8-C: Interdisciplinary Session
- Classification of Daytime and Night Based on Intensity and Chromaticity in RGB Color Image
- Classification of daytime and night in the color image is a very important task in image processing based on color images acquired from CCTV. Also, weather classification must be performed before performing image processing such as weather report, shadow removal and fog detection. In this paper, we proposed the classification, whether a color image is daytime or night. We first set the range of pixels in the gray level image from 0 to 50, from 51 and over 101, and we estimated each range as daytime, evening and night. In the first step, it is estimated based on the intensity and chromaticity of the image. If the classification result based on the intensity and chromaticity image is the same, the process is terminated. Otherwise, the k-means segmentation is used in the second step to determine the final classification. Some experiments are conducted so as to verify the proposed method, and the classification is well performed. The execution time results up to the first step are about 0.31 seconds on average, and the execution up to the second step is changed according to the resolution of the image.

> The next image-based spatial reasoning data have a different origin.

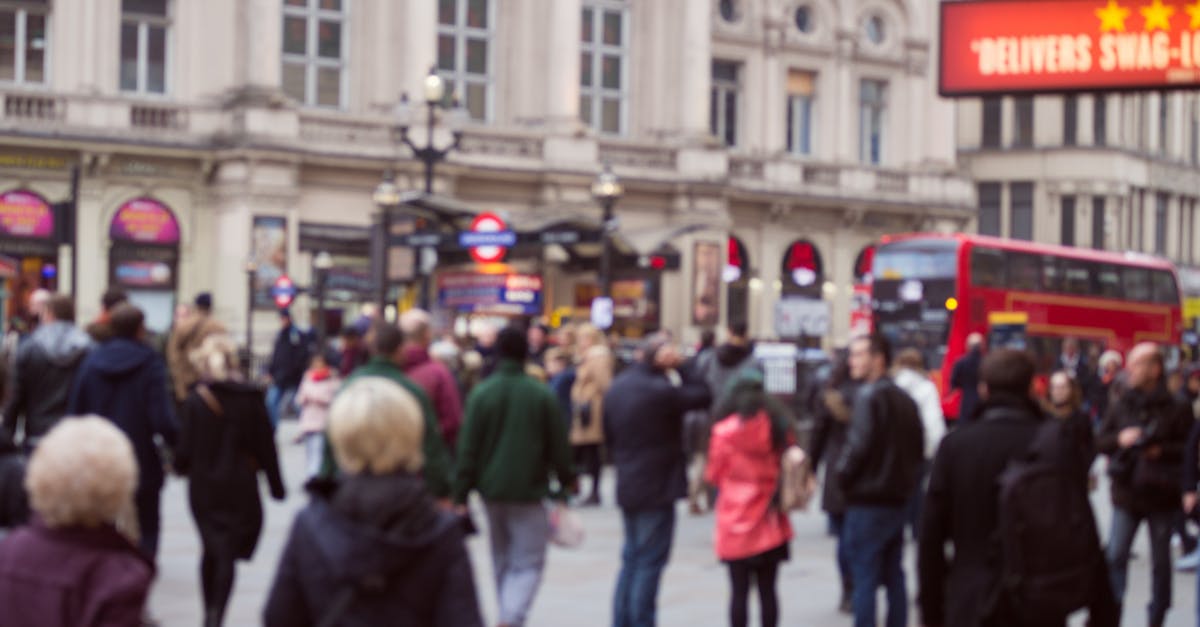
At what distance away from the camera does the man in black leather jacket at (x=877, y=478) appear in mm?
10938

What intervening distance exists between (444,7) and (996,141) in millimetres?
25769

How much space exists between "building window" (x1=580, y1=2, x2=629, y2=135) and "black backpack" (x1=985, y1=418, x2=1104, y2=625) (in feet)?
137

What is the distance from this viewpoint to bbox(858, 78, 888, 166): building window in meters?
55.0

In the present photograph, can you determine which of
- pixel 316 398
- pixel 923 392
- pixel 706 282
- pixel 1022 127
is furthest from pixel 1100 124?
pixel 923 392

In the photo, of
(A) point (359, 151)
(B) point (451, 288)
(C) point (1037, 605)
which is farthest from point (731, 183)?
(C) point (1037, 605)

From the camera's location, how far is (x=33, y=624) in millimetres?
4859

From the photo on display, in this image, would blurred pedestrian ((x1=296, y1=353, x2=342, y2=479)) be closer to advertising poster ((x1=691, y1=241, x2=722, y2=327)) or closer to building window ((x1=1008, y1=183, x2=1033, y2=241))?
advertising poster ((x1=691, y1=241, x2=722, y2=327))

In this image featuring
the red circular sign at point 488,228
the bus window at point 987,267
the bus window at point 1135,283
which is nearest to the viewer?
the red circular sign at point 488,228

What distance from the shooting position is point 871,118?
55.2 meters

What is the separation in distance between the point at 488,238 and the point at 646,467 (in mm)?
17008

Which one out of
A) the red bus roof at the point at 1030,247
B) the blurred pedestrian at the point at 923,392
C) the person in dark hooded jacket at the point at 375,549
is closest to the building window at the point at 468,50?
the red bus roof at the point at 1030,247

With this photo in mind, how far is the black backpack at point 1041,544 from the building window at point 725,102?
45.1 m

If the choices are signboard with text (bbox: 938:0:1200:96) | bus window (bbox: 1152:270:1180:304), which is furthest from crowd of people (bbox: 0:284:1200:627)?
bus window (bbox: 1152:270:1180:304)

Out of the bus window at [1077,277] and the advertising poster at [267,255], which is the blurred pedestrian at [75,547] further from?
the bus window at [1077,277]
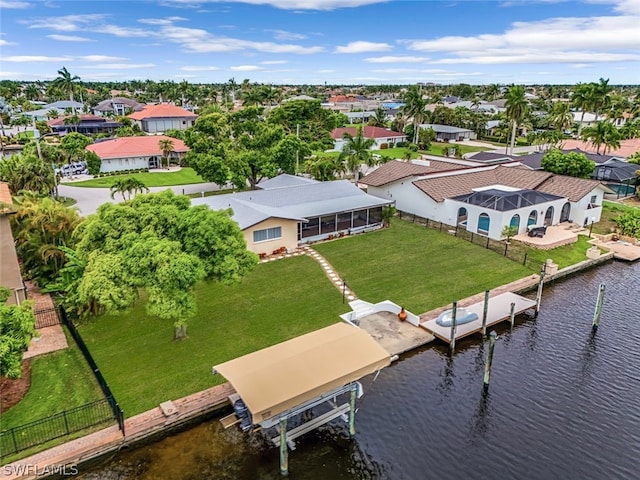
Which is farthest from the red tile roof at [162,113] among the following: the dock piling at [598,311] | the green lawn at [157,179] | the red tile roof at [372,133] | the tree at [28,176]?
the dock piling at [598,311]

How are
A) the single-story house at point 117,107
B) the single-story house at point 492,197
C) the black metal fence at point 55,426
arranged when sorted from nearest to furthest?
the black metal fence at point 55,426
the single-story house at point 492,197
the single-story house at point 117,107

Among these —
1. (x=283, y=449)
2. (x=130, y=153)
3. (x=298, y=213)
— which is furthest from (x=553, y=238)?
(x=130, y=153)

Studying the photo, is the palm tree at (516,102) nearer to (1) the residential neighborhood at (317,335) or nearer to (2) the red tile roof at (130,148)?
(1) the residential neighborhood at (317,335)

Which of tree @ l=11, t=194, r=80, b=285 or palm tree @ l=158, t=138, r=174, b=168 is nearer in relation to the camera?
tree @ l=11, t=194, r=80, b=285

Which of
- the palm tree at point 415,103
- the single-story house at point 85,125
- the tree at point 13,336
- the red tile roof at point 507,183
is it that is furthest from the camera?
the single-story house at point 85,125

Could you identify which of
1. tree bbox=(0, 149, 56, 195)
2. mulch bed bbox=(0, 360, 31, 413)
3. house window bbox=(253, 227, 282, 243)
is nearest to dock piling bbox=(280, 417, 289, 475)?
mulch bed bbox=(0, 360, 31, 413)

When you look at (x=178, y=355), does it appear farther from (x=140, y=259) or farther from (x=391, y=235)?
(x=391, y=235)

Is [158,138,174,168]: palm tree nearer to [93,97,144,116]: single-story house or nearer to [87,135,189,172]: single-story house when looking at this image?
[87,135,189,172]: single-story house
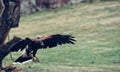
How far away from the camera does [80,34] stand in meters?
22.1

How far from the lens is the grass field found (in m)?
13.2

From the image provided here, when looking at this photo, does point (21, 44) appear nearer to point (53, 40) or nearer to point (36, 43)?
point (36, 43)

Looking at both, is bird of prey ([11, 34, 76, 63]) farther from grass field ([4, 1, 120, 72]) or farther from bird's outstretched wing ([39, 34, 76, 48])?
grass field ([4, 1, 120, 72])

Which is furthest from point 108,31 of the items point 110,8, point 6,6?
point 6,6

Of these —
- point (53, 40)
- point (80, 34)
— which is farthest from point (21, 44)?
point (80, 34)

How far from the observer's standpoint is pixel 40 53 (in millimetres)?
16875

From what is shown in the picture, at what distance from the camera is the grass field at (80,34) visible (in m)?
13.2

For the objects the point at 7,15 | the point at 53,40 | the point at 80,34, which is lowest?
the point at 80,34

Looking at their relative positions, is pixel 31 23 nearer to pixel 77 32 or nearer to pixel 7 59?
pixel 77 32

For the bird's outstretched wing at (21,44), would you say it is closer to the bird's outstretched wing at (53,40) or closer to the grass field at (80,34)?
the bird's outstretched wing at (53,40)

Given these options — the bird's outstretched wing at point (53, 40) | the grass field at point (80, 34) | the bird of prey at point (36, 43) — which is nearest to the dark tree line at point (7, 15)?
the bird of prey at point (36, 43)

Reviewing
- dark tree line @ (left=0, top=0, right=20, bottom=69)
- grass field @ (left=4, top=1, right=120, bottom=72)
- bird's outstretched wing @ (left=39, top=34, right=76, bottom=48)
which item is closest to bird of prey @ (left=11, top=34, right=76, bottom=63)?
bird's outstretched wing @ (left=39, top=34, right=76, bottom=48)

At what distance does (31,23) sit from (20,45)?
15.8 meters

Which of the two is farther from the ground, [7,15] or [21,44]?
[7,15]
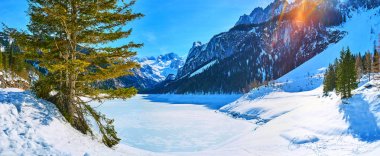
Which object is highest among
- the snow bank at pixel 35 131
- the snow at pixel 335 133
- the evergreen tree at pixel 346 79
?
the evergreen tree at pixel 346 79

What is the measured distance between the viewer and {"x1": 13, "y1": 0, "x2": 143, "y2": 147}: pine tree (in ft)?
49.8

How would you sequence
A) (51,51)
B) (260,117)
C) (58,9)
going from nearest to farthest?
(58,9)
(51,51)
(260,117)

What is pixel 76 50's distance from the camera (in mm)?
17297

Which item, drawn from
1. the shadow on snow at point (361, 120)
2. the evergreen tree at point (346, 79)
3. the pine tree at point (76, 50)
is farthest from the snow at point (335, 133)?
the pine tree at point (76, 50)

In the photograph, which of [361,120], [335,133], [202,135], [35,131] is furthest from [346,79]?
[35,131]

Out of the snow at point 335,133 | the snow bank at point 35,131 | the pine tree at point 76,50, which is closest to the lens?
the snow bank at point 35,131

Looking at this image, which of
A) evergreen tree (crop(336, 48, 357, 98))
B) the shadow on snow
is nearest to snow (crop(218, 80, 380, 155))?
the shadow on snow

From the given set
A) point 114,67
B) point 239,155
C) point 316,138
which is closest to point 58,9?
point 114,67

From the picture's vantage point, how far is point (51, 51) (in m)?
15.7

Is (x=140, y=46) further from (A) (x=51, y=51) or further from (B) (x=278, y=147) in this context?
(B) (x=278, y=147)

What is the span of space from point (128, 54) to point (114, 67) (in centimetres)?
111

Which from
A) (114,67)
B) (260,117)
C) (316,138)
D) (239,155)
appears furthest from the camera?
(260,117)

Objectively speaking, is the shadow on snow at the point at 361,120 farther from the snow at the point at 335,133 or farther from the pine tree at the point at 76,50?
the pine tree at the point at 76,50

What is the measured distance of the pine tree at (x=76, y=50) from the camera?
49.8ft
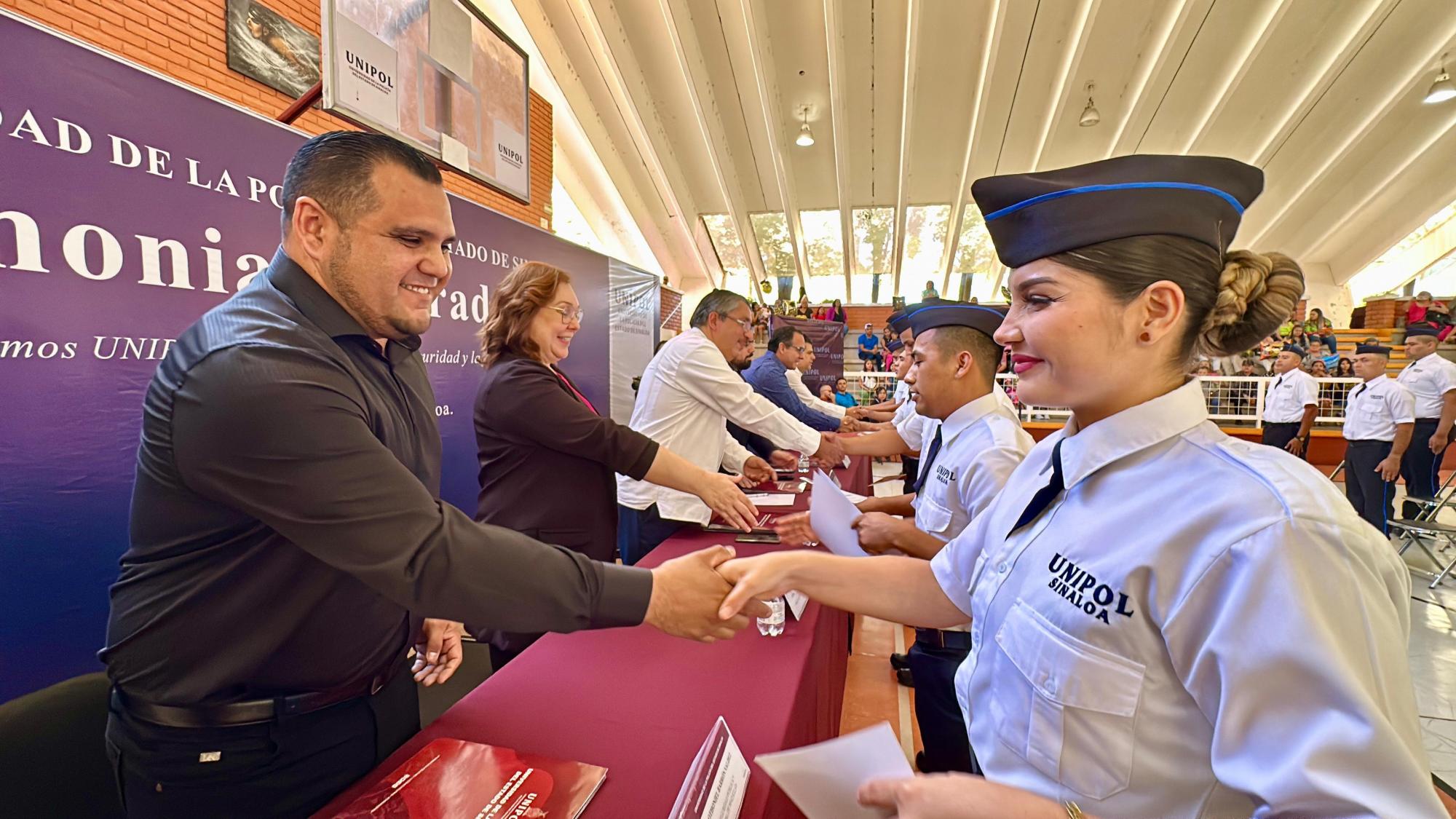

- Simple Detection of Pigmentaiton and Skin Cancer in the Face
- Pigmentation is the coloring of the skin, and skin cancer is the uncontrolled growth of abnormal skin cells. In this paper, we proposed the simple detection of pigmentation and skin cancer using the illuminant-invariant and chromaticity image were used. The illuminant-invariant of the image is useful for applications, which is intended to operate on intrinsic scene. The chromaticitiy also specifies the color quality objectively regardless of luminance. Experimental results show that the proposed method effectively detects the skin conditions of pigmentation and skin cancer.